Adding chickpeas to this salad adds a great source of plant-based protein to help make this a complete meal, but you can add any other protein you like. Tangy feta crumbles add an additional source of protein and a little extra flavor, but you can easily leave it out to make this a vegan and dairy-free recipe.
What is a Mason Jar Salad?
I mason jar salad is simply a way of packing a salad for easy travel, or for convenient make-ahead meals. When making a mason jar salad, there is a strategy involved with the layering of the ingredients.
You always put the salad dressing on the bottom, then you layer the sturdier ingredients (that won’t get soggy) on top of the dressing, like chopped cucumbers, onions, or cooked beans. Lighter, leafier ingredients, like romaine or spinach, should be added at the top of the jar, to keep it totally separate from the dressing.

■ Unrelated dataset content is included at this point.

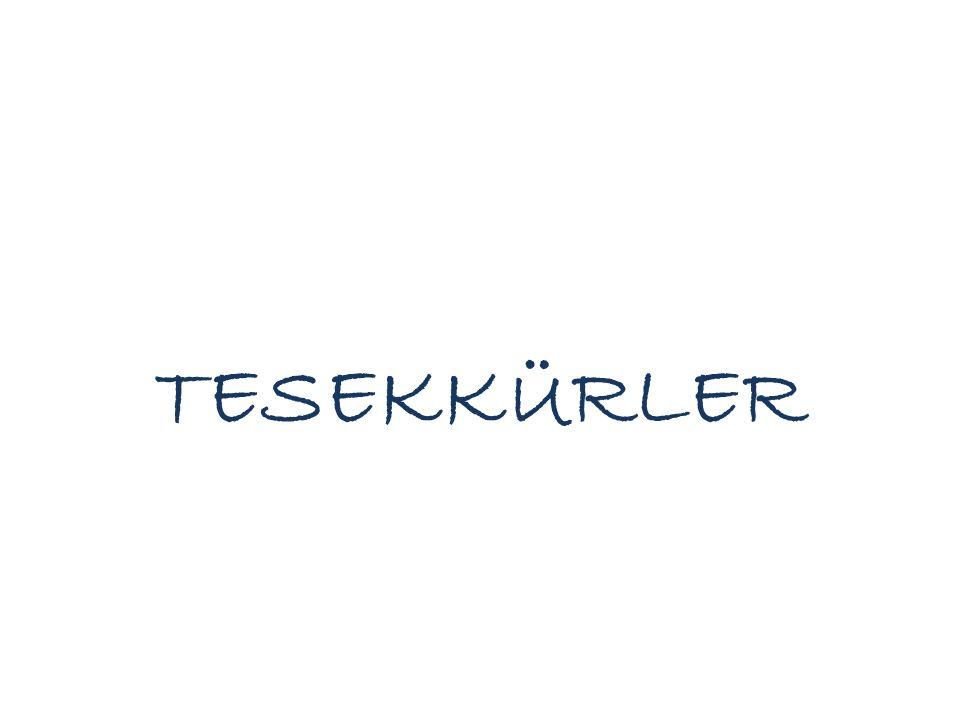 TESEKKÜRLER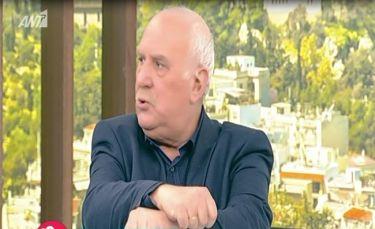 Παπαδάκης: «Εμείς οι Έλληνες έχουμε ήδη δει τα σιδεράκια.Δεν έχουμε να πληρώσουμε τον ΕΝΦΙΑ»!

How Long Will Mason Jar Salads Last?
I typically make no more than 4 days of salads at a time, so that the ingredients stay as fresh as possible. After 4 days, a prepared salad seems less appealing, and chopped lettuces will start to wilt. In the case of this recipe, the salad makes 4 servings, but I typically eat one serving right away on the day I make it, and then I’ll eat it for 3 more days after that.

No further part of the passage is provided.